The good old 6502

I had a couple of 6502-based computers when I was a teenager. VIC-20, C64, C128, C128D. I did a lot of hacking on them, including in assembly language, and I considered myself pretty good at it. But I didn't have much contact with anybody else doing 6502 programming. Remember, this was several years before the age of the Internet, and I didn't even have a modem.

Recently, as part of a small consulting project, I have had reason to look back at 6502 programming, in particular to find out it's limits when it gets to bignum operations as used in public key cryptography. How fast can one multiply numbers of a few hundred bits?

I've been looking into this problem. I have also found some old tricks from 6502 old timers on the net. Those tricks are beyond what I used or could come up with back in the day, but they may have been well known by less isolated hackers, with hacker groups as well as professionals.

Bignum multiply

Let me first describe the basics of bignum multiplication. Large integers are represented as an array of words, interpreted as digits in base B representing the machine word size, with little-endian ordering.

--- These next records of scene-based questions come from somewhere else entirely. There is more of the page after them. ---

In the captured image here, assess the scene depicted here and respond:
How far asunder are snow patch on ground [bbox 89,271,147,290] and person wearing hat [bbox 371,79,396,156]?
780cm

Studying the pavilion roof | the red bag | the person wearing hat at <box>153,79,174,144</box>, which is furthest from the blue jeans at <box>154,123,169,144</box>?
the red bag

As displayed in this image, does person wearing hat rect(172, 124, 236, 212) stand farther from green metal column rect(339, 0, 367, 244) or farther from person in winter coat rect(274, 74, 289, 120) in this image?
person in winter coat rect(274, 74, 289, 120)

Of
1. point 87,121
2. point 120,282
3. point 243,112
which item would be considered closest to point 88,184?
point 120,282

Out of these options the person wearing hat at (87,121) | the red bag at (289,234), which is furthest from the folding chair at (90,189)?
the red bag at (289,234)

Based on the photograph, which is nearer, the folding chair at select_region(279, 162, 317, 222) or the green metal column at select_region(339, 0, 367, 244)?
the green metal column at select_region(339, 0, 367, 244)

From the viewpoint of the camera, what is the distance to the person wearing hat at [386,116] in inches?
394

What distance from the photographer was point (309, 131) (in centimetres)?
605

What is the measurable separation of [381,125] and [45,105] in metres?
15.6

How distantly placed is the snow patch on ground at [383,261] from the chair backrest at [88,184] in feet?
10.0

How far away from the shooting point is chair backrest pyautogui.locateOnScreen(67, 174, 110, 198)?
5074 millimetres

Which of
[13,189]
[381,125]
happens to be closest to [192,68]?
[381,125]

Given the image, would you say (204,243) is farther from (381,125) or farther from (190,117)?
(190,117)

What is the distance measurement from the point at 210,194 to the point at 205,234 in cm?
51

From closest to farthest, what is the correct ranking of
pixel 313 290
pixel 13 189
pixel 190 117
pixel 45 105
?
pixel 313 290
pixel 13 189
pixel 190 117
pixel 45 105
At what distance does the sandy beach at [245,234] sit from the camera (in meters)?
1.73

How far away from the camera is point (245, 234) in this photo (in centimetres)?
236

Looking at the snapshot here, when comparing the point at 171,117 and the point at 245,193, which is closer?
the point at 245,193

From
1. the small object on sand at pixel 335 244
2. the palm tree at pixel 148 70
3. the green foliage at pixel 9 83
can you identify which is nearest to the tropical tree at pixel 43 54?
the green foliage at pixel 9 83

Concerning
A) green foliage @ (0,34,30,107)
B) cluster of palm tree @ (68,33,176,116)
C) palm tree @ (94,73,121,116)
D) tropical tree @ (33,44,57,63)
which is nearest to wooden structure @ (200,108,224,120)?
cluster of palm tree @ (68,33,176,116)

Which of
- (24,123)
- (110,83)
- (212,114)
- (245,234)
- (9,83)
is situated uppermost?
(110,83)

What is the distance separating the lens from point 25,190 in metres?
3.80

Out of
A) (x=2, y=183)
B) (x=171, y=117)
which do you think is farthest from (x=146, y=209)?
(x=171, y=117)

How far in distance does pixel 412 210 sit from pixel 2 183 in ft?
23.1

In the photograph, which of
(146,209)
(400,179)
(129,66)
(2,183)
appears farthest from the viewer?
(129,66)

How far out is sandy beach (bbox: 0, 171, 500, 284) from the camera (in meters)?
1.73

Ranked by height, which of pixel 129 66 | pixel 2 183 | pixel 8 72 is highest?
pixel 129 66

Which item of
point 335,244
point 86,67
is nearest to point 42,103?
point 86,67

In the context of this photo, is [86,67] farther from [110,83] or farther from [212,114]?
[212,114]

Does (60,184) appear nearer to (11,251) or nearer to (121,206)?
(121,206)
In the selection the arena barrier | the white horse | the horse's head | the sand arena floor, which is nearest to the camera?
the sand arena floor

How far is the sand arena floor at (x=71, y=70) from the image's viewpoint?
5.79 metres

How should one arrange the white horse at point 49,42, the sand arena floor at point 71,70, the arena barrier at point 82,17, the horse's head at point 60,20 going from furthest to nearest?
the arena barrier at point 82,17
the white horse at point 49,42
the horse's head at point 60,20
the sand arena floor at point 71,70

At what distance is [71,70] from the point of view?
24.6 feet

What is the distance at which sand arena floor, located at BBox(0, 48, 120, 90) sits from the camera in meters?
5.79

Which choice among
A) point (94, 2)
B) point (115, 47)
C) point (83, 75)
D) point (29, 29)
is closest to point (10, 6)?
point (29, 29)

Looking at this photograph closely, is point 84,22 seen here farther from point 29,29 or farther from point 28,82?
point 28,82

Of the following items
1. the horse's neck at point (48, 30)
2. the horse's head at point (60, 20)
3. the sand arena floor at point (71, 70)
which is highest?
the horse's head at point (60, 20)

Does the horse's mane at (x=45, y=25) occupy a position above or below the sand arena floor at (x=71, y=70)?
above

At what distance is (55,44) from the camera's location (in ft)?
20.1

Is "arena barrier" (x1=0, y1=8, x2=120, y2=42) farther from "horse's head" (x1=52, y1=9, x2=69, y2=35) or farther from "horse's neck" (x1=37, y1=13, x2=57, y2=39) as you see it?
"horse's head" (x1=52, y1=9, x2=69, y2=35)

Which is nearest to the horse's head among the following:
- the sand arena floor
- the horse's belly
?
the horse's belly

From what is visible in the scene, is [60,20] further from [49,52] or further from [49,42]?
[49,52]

E.g., on the 6502, one would have B=28. The main work horse for basic schoolbook multiplication is the function addmul_1, which multiplies a bignum by a single word, and adds the result, in-place, to another bignum. It may look like this:


	void mul (word *rp, const word *ap, const word *bp, size_t n)
	{
	  size_t i;
	  rp[n] = mul_1 (rp, ap, n, b[0])
	  for (i = 1; i < n; i++)
	    rp[n+i] = addmul_1 (rp+ i, ap, n, bp[i]);
        }
  

This quadratic algorithm should be used only up to some threshold size. For larger numbers, one should use a divide-and-conquer algorithm such as Karatsuba multiplication, falling back to the schoolbook algorithm when the numbers get small enough.

Shift and add

Since 6502 lacks any multiplication instruction, the most obvious way to multiply is to use shift and add. For an 8 × 8 bit product, one would need 8 shifts and an average of 4 adds. The following clever loop is from Leif Stensson. It should take 130 cycles on average, if I count it correctly.

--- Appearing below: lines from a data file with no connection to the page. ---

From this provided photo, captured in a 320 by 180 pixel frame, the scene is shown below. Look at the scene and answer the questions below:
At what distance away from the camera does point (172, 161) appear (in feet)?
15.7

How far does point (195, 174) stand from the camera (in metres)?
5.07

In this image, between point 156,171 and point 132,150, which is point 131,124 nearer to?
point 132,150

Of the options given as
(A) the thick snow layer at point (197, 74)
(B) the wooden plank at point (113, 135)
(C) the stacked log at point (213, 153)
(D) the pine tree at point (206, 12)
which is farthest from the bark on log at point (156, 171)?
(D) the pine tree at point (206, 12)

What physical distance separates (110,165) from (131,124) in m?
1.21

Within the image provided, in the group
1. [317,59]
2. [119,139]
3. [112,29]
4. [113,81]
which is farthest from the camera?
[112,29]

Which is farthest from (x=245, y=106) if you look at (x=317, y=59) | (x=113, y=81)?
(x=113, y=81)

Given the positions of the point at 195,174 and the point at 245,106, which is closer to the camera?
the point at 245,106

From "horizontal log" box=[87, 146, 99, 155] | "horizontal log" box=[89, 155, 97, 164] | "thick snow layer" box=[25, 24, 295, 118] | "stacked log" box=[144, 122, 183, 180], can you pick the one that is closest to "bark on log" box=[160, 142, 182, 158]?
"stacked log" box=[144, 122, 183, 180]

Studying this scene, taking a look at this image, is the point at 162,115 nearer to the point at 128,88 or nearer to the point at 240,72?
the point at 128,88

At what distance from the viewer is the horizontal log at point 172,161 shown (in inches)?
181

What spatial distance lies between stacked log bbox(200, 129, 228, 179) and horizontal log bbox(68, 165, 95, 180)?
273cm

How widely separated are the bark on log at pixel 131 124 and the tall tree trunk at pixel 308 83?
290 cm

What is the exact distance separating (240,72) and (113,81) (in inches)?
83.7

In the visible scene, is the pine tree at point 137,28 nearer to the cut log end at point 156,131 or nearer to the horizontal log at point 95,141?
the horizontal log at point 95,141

	  ; factors in factor1 and factor2
	  LDA #0
	  LDX  #$8
	  LSR  factor1
	loop:
	  BCC  no_add
	  CLC
	  ADC  factor2
	no_add:
	  ROR
	  ROR  factor1
	  DEX
	  BNE  loop
	  STA  factor2
	  ; done, high result in factor2, low result in factor1	
  

If we implement schoolbook multiplication in the standard way, using shift-and-add for each 8 × 8 bit product, we will do O(n2) 8-bit shifts. The number of shifts can be reduced by using the following algorithm.

  1. Zero the result area.
  2. Examine bit 0 of each word in A, and for each bit set, add in B at the correct place in the result area.
  3. Shift B left one bit, into a scratch area T.
  4. Examine bit 1 of each word in A, and for each bit set, add in T at the correct place in the result area.
  5. Iterate 6 times more, shifting the scratch T in place, and examining the next bit of each word in A.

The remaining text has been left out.